Les combats contre les licenciements ont été structurants depuis la liquidation de la sidérurgie lorraine dans les années 1970. Mais à chaque fois, il s’est agi de combats défensifs débouchant trop souvent sur une perspective de moins mauvaises conditions de rupture des contrats de travail. Il a manqué et il manque toujours une revendication unificatrice pouvant permettre à la fois les convergences entre les batailles syndicales, mais aussi un relais au sein de la sphère politique.

Un chemin commun est nécessaire pour être à l’offensive face aux plans massifs de licenciement, mais aussi face à toutes les entreprises de sous-traitance impactées et à toute la myriade de TPE et PME qui sont supprimées chaque année. Il est aussi nécessaire de faire le lien avec les suppressions de postes dans les services publics. Il s’agit, à tous ces niveaux, de la mère des batailles sociales, sans laquelle il restera impossible de renverser le rapport des forces.
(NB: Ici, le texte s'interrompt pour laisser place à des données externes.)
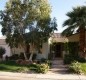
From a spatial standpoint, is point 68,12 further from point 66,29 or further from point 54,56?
point 54,56

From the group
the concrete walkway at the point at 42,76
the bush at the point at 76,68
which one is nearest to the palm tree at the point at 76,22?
the bush at the point at 76,68

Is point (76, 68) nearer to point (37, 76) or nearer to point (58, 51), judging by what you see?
point (37, 76)

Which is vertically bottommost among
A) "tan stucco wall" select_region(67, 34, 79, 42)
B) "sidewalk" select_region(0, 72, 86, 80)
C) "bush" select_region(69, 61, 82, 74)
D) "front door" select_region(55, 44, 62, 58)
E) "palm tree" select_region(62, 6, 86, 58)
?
"sidewalk" select_region(0, 72, 86, 80)

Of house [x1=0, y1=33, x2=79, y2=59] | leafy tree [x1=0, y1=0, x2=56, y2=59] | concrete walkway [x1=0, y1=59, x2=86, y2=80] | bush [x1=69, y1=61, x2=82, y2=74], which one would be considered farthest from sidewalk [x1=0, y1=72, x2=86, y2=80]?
house [x1=0, y1=33, x2=79, y2=59]

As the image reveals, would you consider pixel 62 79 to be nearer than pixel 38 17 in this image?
Yes

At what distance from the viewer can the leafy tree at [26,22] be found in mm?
29297

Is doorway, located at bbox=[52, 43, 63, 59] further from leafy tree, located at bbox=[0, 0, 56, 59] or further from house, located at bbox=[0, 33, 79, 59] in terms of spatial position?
leafy tree, located at bbox=[0, 0, 56, 59]

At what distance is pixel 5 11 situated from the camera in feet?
97.9

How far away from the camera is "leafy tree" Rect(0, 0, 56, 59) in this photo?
1153 inches

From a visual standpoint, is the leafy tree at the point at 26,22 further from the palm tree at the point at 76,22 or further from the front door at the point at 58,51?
the front door at the point at 58,51

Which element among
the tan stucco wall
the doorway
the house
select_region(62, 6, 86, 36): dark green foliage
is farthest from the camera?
the doorway

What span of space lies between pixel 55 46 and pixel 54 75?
1816cm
Il s’agit aussi d’une bataille se situant au carrefour du combat de classes et du combat politique, au cœur d’un processus pouvant redéfinir des perspectives socialistes.

Nous avons besoin à la fois de revendications concrètes pouvant être portées dans les entreprises où les travailleuses et les travailleurs sont menacés, et de perspectives politiques permettant de structurer le combat politique. Mais à l’évidence, ces deux aspects se nourriront l’un l’autre.

Au niveau politique, il faut d’abord affirmer l’illégitimité de jeter un travailleur ou une travailleuse au chômage pour des questions économiques. Cette reconnaissance de l’illégitimité du patron à licencier, car il est le seul responsable de la situation économique, doit avoir des conséquences concrètes.

Faut-il se battre pour la réinstauration d’une autorisation administrative préalable au licenciement ? Faut-il obtenir de nouveaux droits pour les travailleuses et les travailleurs privés d’emploi ? Faut-il obtenir de nouveaux droits syndicaux pour pouvoir bloquer les licenciements ou les suppressions de postes, y compris dans la fonction publique ? Faut-il exiger que toute entreprise, qui met en œuvre des licenciements économiques, puisse être socialisée « de droit », soit reprise en autogestion par ses travailleurs dans des SCOP, soit nationalisée sous contrôle des travailleurs et travailleuses, sans indemnisations des actionnaires ? Ou tout cela à la fois ?

Ces batailles, même avant d’aboutir, auraient des conséquences concrètes sur la capacité du prolétariat à résister aux licenciements et à trouver des solutions concrètes à ce qu’elles et ils vivent, y compris dans les TPE et PME. Éventuellement, la perspective de socialisation de l’entreprise pourra nourrir des luttes. Et en retour, elles donneront du contenu au combat politique.

Il ne s’agit évidemment pas de laisser tomber la question des salaires ou celle des conditions de travail. Mais en alliant ces combats sur les revenus du travail, avec des mots d’ordre et des formes de lutte contre les licenciements et les suppressions de poste, communs à toute notre classe, nous pourrions à la fois conjuguer des dynamiques locales et des mobilisations globales.

Au surplus, cette logique serait porteuse de questionnements sur le partage des fruits du travail collectif, sur le pouvoir de décision sur les lieux de travail et, au final, sur ce que l’on produit et comment on le produit. Les analyses militantes sur la propriété des moyens de production et l’organisation démocratique de la société semblent aujourd’hui n’être que des propos « radicaux ». Mais elles pourraient apparaître demain pour ce qu’elles sont : des solutions pratiques et efficaces, les seules à même d’améliorer le sort des classes populaires et d’assurer la survie de l’humanité face aux enjeux écologiques.